Task instructions | Update the passage of the network-failure text that runs from "At this particular" to "production line issues." by putting "programmable logic controllers" in place of "PLCs".

Excerpted text |
++++++++++++++++++++

By Steve Perry, Barber Foods
All is quiet at a sprawling and highly automated production facility. Production lines are running smoothly, there have been no unexpected machine shutdowns, measurements are trending close to setpoints, and processes are in control. It's a good day.
At this particular facility, controllers—PLCs in this case—and graphical control stations are distributed everywhere, communicating with each other via an extensive and modern controls network, built using Ethernet, ControlNet and DeviceNet. Production uses this network to remotely monitor and adjust processes. One control room operator can control hundreds of machines located throughout this giant building remotely. Maintenance uses this network to access controllers remotely in order to troubleshoot and diagnose machine and production line issues.
The Ethernet portion of the controls network shares the same commercial-grade network switches and switch-to-switch cables as the business network, but controls-network traffic is isolated virtually from the business-network traffic using VLANs. With this shared network hardware configuration, most of the controller-to-controller communication and most of the controller-to-graphics-station communication is routed through the same Ethernet network switches that service office computers and servers and printers. Only controllers and graphics stations that are in close proximity to each other do not use the shared network hardware. These close neighbors typically use ControlNet to talk directly to each other.
Problems with the shared network hardware would likely affect the controls network. Problems could include hardware failures, such as network switch faults or cable breaks, or configuration errors, such as improper network switch setup. The information-services team is responsible for maintaining this shared network hardware, but they aren't aware of how this hardware forms a critical communication backbone for the controls network.
The information-services team changed the routing configuration on the shared network switches, inadvertently routing all network traffic out through the Internet.
Because of this, data flow through both networks became very slow, which in turn caused graphical-control stations and maintenance-troubleshooting stations to become unresponsive. This also blocked some controller-to-controller communications, which in turn prevented the transmission of automatic interlocking signals between some machines. Upstream machines could not automatically start or stop based on downstream machine status.
The control room operator discovered that he could not use his graphical control stations to change the behavior or settings of any production machines and immediately reported the problem to the electrical maintenance team. The production machines were flying blind, being controlled by their local controllers running the existing programs and settings. Humans could still stop the machines by using local controls—e-stop buttons or switches—but remote control and setting adjustment was not possible.
The electrical maintenance team used communication software tools on two different computers attached to different parts of the network to troubleshoot the problem and discovered that all of the controllers on the network appeared unresponsive. This symptom indicated a major network failure, so the information-services team was contacted. The information-services team restored the original network switch routing configurations, and the behavior of both networks returned to normal after about one hour of flying blind.
If the flying-blind situation would have persisted any longer, then it is highly likely that all production lines would have been manually shut down, using local controls, to stop the runaway situation, leading to extensive and costly downtime. Minimal human presence is required, and very few highly automated facilities like this are staffed, so operation of machinery via local controls is not easy or fast.
The lack of controller-to-controller interlocking signals could have led to some major incidents. For example, if one of the factory effluent pumps had stopped, production machinery would not have automatically stopped, likely leading to effluent overflows and backups. As another example, consider the interlocking with the steam and refrigeration systems. Lack of communication with those supply systems could have led to product quality issues due to improper cooking or improper freezing.
Physically separate the controls network from the business network. Minimize the number of connections between the two networks, and implement tight restrictions on the traffic across those connections. On the new physically separated controls network, ensure that network hardware and software changes are always thoroughly tested and evaluated, preferably in a lab environment, prior to implementation. Also, consider implementing a redundant network design, such as a ring structure for switch-to-switch communications.
Steve Perry is manufacturing engineer at Barber Foods (www.barberfoods.com) in Portland, Maine.

++++++++++++++++++++

Data provided |

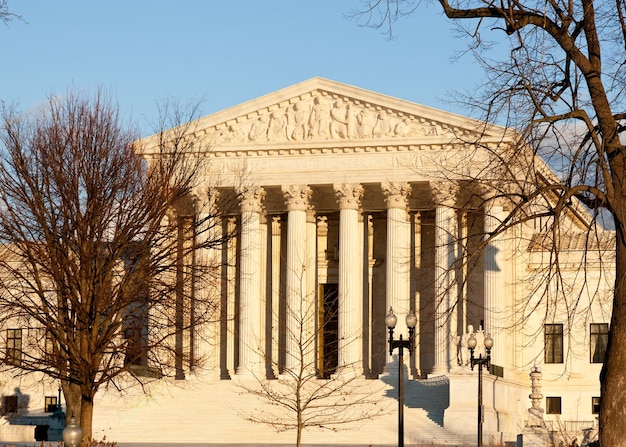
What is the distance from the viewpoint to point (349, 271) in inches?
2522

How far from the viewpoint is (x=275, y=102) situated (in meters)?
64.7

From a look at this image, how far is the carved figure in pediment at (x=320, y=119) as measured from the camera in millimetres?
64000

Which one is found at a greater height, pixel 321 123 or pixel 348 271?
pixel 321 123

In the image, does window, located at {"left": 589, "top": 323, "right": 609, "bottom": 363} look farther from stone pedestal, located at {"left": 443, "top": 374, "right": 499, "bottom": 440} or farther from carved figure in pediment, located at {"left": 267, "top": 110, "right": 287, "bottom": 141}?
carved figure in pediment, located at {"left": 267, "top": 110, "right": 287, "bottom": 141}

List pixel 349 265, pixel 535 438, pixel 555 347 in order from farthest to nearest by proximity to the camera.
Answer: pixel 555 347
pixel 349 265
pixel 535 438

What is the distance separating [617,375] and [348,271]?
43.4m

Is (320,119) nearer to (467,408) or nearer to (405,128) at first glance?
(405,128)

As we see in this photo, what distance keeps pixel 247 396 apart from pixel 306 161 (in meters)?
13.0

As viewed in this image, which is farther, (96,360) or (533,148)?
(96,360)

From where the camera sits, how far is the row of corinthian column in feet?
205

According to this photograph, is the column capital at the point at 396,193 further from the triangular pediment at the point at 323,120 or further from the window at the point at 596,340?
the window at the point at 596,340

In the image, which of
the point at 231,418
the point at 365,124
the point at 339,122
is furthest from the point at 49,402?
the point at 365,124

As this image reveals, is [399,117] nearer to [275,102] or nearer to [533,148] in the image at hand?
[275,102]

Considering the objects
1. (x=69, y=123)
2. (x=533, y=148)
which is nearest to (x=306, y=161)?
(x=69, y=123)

++++++++++++++++++++

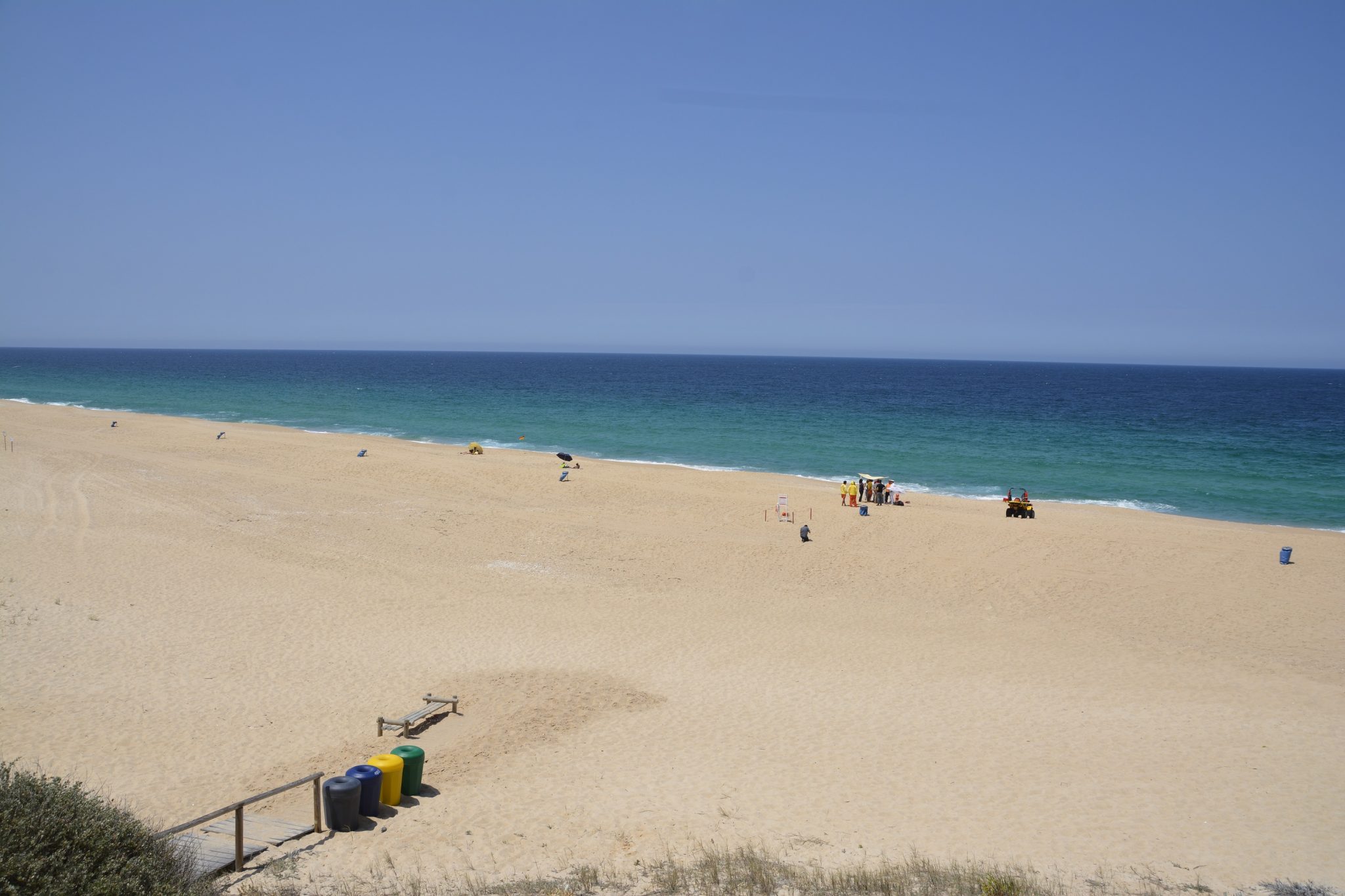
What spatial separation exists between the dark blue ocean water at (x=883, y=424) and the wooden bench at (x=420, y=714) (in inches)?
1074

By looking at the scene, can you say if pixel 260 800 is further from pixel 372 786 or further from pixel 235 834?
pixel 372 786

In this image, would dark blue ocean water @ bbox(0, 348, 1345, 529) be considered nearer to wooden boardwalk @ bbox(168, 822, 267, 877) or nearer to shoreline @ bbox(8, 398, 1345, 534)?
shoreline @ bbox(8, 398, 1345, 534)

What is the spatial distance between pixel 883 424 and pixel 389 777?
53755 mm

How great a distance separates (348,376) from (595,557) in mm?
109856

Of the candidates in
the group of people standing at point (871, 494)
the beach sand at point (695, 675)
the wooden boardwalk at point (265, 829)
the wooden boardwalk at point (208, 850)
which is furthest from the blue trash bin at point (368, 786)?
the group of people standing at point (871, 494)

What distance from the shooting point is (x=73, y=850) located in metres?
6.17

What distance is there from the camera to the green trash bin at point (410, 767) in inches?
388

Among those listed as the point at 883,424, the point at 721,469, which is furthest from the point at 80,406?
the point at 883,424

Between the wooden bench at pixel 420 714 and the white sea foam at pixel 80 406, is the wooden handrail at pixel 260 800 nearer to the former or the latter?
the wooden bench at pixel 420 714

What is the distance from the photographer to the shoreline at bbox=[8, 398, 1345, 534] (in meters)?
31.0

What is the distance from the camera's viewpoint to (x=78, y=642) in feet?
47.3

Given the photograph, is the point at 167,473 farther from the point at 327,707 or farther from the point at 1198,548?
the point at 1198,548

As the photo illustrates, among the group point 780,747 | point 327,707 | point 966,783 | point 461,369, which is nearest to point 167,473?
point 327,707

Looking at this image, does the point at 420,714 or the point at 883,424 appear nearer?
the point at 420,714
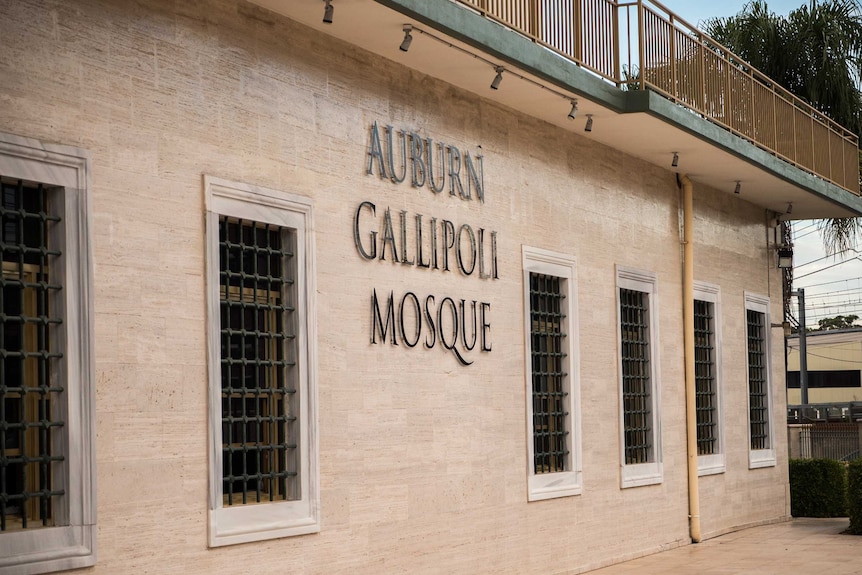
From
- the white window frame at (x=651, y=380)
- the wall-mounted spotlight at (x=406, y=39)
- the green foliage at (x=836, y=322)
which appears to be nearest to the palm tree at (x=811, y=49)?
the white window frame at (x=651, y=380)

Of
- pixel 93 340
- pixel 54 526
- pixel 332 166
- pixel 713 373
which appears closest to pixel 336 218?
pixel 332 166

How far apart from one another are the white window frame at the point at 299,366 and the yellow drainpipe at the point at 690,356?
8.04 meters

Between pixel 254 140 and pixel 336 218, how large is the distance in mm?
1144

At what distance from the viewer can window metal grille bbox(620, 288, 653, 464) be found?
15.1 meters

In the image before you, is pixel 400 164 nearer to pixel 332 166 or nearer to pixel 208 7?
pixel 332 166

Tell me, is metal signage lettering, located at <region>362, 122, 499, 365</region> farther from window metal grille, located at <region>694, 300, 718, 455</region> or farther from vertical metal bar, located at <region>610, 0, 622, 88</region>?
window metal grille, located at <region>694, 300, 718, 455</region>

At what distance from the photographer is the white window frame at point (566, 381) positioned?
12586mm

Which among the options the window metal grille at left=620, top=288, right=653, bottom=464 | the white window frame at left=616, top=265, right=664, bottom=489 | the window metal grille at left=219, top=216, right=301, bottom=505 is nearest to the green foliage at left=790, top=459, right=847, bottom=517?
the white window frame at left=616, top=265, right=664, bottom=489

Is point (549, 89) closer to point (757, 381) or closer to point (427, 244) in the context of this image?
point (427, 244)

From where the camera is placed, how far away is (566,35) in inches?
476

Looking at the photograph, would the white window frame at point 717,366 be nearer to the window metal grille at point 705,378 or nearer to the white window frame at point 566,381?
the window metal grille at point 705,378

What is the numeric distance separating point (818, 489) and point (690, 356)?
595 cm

++++++++++++++++++++

Completed exercise |
At this particular facility, controllers—programmable logic controllers in this case—and graphical control stations are distributed everywhere, communicating with each other via an extensive and modern controls network, built using Ethernet, ControlNet and DeviceNet. Production uses this network to remotely monitor and adjust processes. One control room operator can control hundreds of machines located throughout this giant building remotely. Maintenance uses this network to access controllers remotely in order to troubleshoot and diagnose machine and production line issues.